YouTube - 50 Cent: Kokain prije zagrebaÄkog koncerta?!

i have no idea!  he does look pretty high when he comes out to talk


----------



## Love Always Ivy (Dec 6, 2007)

not surprised.


----------



## banjobama (Dec 6, 2007)

Rich famous people on DRUGS!?!?!?!?!1! 

I kid I kid.

I didn't watch the video but I wouldn't be the slightest bit surprised if it was coke.


----------



## VeXedPiNk (Dec 6, 2007)

Looks pretty self-explanatory to me.... I think he's praying to the powdered gods haha.

But hey. Can't say for sure and either way it's his life.


----------



## SingFrAbsoltion (Dec 6, 2007)

He looks too mellow to be on coke. Maybe something else. But like someone else said, rich people on drugs..not that surprising anymore.


----------



## MiCHiE (Dec 6, 2007)

Am I the only one who really can't make anything out, besides the entourage waving people off?


----------



## user79 (Dec 7, 2007)

They are def snorting something through a rolled up bill or something...not sure if it's coke but probably very likely. 

Big woop. Just dumb that he's doing it so openly, what a fool.


----------



## CantAffordMAC (Dec 7, 2007)

wow. its not hard to believe because hes a celebrity but come on now. It is a little bit surprising when you actually see the person doing it. If it was coke, thats a shame. Hopefully he doesn't spiral out of control or anything.


----------



## MxAxC-_ATTACK (Dec 9, 2007)

thats not news.


----------



## Firebabe (Dec 9, 2007)

I seen people on coke and he was way to mellow for coke


----------



## CaraAmericana (Dec 9, 2007)

LMFAO

I was more interesting in his tshirt

I was like IS THAT THE MAC HOLIDAY TRADEMARK!!!!
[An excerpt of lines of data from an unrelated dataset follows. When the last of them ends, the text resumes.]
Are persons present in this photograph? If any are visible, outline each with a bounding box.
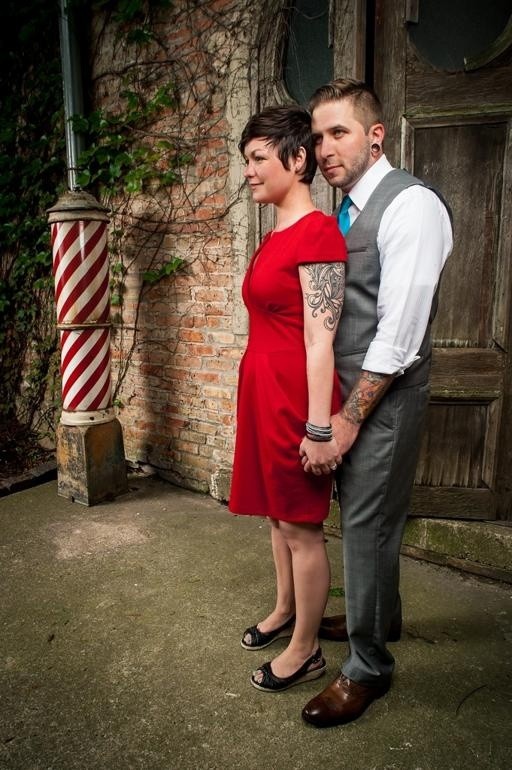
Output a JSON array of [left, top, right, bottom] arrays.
[[227, 104, 350, 694], [300, 78, 454, 730]]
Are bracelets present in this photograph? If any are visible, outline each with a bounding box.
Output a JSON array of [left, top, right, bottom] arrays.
[[304, 421, 335, 441]]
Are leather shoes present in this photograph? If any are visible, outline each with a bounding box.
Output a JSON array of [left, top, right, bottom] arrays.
[[318, 614, 402, 642], [301, 673, 391, 727]]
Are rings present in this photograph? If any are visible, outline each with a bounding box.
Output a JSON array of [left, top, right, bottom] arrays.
[[332, 462, 340, 471]]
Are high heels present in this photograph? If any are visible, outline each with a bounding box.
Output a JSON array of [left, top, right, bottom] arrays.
[[250, 647, 326, 692], [240, 613, 295, 651]]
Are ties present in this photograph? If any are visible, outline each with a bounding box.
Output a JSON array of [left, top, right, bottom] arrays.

in my defense the clip was a little blurry....


----------



## flowerhead (Dec 9, 2007)

let's just hope it was laced with heroin so he dies already.


----------



## Firebabe (Dec 9, 2007)

Yow I wouldnt wish death on anyone plus hes hawt! lol


----------



## MiCHiE (Dec 9, 2007)

Quote:

   Originally Posted by *CaraAmericana* 

 
_LMFAO

I was more interesting in his tshirt

I was like IS THAT THE MAC HOLIDAY TRADEMARK!!!!



in my defense the clip was a little blurry...._

 






 I was thinking the same thing about the shirt.


----------



## nunu (Dec 10, 2007)

It's a shame really if he's doing coke..he is sniffing something though!


----------



## LuckyGirl3513 (Dec 10, 2007)

hes definitely doing coke.. and it does not surprise me at all. im pretty sure the majority of young hollywood does it


----------